Researchers Use a GoPro and a Cheap Grabber Tool to Train a Robot Arm in the Art of Manipulation

Linked together with a 3D-printed mount, the camera and the grabber prove a great way to capture data for visual training.

A team of researchers from the University of California at Berkeley, Carnegie Mellon University, New York University, and Facebook AI Research have released a paper demonstrating a new technique for training robots — by strapping a GoPro camera to a cheap off-the-shelf pincer-style grabber.

"Visual imitation learning provides a framework for learning complex manipulation behaviors by leveraging human demonstrations. However, current interfaces for imitation such as kinesthetic teaching or teleoperation prohibitively restrict our ability to efficiently collect large-scale data in the wild," the researchers explain, in a paper brought to our attention by VentureBeat, of the core problem they are seeking to address. "Obtaining such diverse demonstration data is paramount for the generalization of learned skills to novel scenarios. In this work, we present an alternate interface for imitation that simplifies the data collection process while allowing for easy transfer to robots."

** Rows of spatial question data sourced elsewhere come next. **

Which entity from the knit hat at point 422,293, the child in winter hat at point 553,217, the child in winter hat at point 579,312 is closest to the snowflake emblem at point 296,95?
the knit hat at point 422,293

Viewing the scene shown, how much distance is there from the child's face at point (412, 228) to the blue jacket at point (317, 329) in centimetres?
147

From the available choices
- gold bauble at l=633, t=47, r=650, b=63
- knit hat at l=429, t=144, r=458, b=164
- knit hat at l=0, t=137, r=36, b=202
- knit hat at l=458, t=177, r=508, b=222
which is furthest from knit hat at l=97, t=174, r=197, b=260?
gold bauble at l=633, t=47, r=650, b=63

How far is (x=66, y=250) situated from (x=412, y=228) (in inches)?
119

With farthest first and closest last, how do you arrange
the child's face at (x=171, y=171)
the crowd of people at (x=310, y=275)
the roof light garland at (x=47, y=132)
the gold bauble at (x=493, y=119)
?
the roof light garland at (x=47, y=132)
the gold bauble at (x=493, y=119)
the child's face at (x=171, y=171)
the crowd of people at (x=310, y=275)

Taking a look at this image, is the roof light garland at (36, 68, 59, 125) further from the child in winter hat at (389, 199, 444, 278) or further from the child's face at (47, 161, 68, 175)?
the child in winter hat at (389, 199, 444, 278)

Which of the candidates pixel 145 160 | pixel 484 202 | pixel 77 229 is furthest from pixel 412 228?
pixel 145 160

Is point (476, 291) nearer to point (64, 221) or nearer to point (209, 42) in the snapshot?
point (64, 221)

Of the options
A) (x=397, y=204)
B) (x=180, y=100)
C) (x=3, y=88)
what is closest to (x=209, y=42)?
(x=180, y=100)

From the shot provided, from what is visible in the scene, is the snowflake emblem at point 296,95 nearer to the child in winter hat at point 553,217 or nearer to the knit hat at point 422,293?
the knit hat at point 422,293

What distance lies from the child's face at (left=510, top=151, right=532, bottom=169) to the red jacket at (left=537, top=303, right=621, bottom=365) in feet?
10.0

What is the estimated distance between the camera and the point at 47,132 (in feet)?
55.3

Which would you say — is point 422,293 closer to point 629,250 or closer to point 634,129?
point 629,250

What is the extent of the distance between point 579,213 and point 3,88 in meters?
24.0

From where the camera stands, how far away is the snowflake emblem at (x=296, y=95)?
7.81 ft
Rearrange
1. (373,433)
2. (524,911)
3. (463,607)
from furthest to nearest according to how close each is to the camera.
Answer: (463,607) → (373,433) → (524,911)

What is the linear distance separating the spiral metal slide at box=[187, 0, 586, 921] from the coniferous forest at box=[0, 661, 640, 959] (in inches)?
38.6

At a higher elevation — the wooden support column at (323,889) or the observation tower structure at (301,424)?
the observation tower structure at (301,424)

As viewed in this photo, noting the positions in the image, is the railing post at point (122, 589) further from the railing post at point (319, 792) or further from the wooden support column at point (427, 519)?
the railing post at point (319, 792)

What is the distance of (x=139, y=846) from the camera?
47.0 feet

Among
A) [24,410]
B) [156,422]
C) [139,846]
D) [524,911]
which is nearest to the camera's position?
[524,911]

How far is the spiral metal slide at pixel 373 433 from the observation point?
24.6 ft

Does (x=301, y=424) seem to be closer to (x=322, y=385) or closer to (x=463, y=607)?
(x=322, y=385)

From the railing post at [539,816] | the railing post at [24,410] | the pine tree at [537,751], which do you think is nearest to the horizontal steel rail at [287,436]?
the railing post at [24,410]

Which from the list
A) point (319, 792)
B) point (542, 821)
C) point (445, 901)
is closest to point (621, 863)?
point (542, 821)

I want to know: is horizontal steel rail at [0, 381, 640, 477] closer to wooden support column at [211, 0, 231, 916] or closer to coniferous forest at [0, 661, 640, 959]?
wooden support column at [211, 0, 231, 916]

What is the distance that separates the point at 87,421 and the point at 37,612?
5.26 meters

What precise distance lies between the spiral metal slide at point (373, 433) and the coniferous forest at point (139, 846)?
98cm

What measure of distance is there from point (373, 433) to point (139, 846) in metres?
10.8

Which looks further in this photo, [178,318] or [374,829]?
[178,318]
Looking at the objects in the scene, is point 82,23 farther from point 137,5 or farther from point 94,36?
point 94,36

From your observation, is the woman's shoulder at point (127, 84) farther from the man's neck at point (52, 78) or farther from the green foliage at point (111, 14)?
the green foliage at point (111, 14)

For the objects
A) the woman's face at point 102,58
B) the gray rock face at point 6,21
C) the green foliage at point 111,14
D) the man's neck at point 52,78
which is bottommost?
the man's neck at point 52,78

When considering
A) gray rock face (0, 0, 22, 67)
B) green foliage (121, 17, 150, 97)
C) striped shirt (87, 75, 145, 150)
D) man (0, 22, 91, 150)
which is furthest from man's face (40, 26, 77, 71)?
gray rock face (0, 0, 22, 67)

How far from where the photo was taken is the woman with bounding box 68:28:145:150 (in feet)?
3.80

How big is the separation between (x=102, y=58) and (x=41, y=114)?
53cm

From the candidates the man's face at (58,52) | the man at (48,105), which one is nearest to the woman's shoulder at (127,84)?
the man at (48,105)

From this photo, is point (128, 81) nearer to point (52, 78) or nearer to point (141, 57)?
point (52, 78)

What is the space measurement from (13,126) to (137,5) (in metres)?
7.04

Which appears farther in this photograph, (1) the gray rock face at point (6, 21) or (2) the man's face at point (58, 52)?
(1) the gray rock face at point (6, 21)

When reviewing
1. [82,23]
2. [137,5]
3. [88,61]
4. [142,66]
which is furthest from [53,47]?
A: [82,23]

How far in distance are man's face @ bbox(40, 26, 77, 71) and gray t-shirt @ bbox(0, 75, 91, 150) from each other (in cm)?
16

The team is far from the first to discover the utility of low-cost, off-the-shelf pincer-style grabbing tools, typically sold as assistive technologies for those with limited mobility: Hello Robot's low-cost mobile manipulator robot uses a grasping tool adapted from an off-the-shelf part ordered from Amazon by co-founder Charlie Kemp, who describes it as "such a weird looking thing" which "just blew away the other grabbers."

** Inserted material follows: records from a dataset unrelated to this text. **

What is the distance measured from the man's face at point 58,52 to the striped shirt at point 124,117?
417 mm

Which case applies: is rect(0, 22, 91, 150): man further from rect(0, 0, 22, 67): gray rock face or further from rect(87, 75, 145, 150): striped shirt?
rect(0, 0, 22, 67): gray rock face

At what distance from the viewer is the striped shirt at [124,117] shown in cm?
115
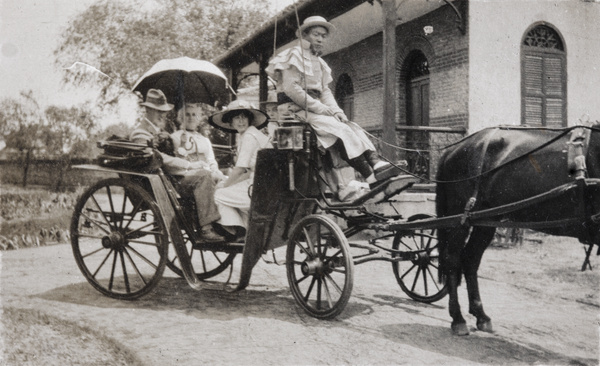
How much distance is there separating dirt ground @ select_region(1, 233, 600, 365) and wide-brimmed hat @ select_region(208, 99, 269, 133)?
162 cm

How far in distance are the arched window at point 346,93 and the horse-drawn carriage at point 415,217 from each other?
918 cm

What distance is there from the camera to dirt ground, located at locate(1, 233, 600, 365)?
3666 mm

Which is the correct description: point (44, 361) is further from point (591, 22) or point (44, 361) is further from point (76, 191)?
point (76, 191)

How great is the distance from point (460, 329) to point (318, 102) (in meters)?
2.26

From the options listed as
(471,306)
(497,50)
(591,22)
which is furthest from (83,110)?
(471,306)

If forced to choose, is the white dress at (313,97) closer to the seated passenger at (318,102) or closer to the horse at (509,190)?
the seated passenger at (318,102)

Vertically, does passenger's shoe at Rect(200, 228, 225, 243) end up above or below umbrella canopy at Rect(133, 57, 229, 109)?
below

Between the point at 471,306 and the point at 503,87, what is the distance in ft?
21.1

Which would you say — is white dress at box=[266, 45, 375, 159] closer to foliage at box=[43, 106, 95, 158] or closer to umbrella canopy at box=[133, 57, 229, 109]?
umbrella canopy at box=[133, 57, 229, 109]

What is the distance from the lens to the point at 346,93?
1439cm

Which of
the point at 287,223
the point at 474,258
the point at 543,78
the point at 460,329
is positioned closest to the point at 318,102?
the point at 287,223

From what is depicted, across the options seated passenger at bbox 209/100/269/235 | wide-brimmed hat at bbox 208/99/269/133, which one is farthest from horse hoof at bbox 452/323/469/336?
wide-brimmed hat at bbox 208/99/269/133

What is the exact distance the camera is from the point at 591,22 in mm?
10445

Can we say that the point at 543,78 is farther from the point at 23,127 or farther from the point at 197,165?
the point at 23,127
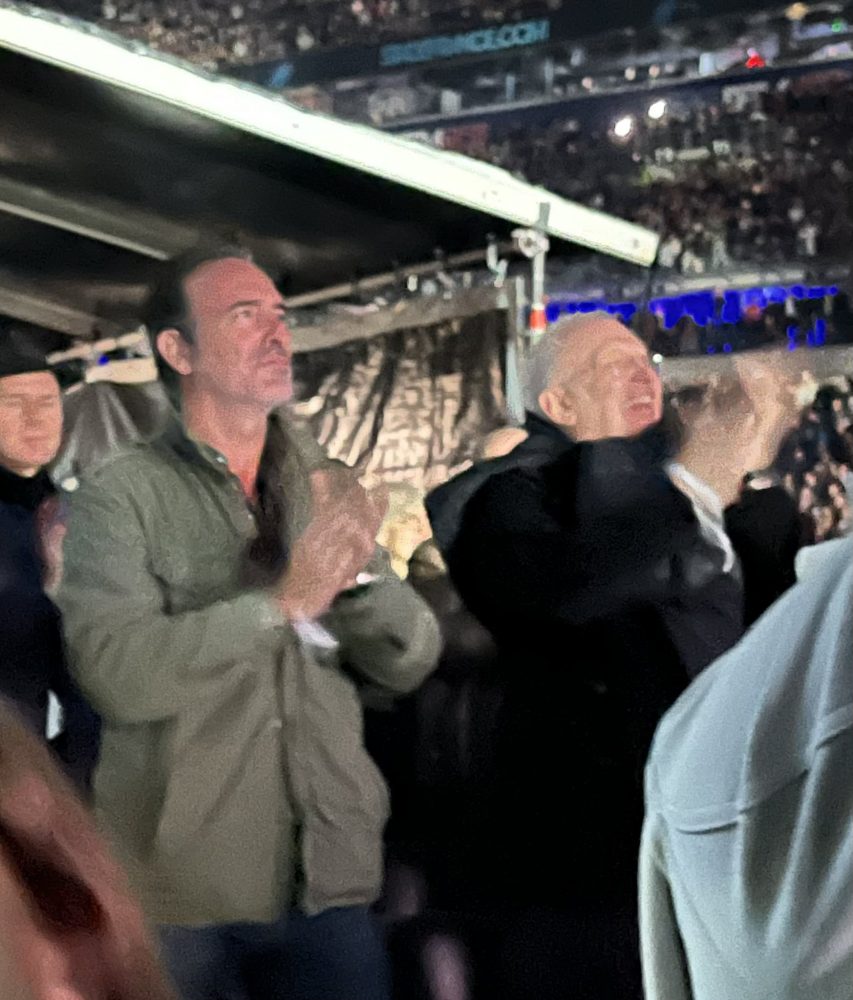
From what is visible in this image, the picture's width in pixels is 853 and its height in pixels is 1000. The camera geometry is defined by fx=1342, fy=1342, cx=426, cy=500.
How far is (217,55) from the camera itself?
7.11 feet

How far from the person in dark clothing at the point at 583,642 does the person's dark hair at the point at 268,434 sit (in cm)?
21

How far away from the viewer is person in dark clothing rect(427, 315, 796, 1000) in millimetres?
1497

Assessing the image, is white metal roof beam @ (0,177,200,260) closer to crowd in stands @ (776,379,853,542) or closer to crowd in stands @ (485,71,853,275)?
crowd in stands @ (485,71,853,275)

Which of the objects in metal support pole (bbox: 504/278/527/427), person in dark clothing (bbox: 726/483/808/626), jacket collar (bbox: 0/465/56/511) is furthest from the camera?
metal support pole (bbox: 504/278/527/427)

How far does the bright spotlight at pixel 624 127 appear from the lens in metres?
1.96

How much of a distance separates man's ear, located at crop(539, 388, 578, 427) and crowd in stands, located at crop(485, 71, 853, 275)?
28cm

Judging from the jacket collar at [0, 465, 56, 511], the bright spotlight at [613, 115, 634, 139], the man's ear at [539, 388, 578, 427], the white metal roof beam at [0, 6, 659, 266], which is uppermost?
the bright spotlight at [613, 115, 634, 139]

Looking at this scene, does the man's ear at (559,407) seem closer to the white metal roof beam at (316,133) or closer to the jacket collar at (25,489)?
the white metal roof beam at (316,133)

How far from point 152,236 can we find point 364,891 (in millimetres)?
763

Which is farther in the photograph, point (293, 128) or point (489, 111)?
point (489, 111)

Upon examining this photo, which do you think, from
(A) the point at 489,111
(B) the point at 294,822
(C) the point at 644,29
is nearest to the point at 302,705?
(B) the point at 294,822

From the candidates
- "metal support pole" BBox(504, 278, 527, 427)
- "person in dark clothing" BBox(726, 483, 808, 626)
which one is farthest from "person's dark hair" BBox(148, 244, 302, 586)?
"person in dark clothing" BBox(726, 483, 808, 626)

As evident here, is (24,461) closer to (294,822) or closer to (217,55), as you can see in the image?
(294,822)

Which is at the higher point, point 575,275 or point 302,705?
point 575,275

"We use commercially available reacher-grabber assistive tools both as a data collection device and as the robot’s end-effector. To extract action information from these visual demonstrations, we use off-the-shelf Structure from Motion (SfM) techniques in addition to training a finger detection network. We experimentally evaluate on two challenging tasks: non-prehensile pushing and prehensile stacking, with 1000 diverse demonstrations for each task. For both tasks, we use standard behavior cloning to learn executable policies from the previously collected offline demonstrations."

In the visual learning system, the grabber serves two purposes: One is as a manipulator for the robot arm itself, and the other is as a tool used by a human to carry out basic manipulation tasks. These tasks are captured by a GoPro camera connected onto the arm via a custom 3D-printed mount, and it's this captured video which is used to train the robot arm.

"To improve learning performance," the team writes, "we employ a variety of data augmentations and provide an extensive analysis of its effects. Finally, we demonstrate the utility of our interface by evaluating on real robotic scenarios with previously unseen objects and achieve an 87 percent success rate on pushing and a 62 percent success rate on stacking."

The paper is available now under open-access terms on arXiv.org, with more information available on the project website — including Python source code, published under an unspecified license.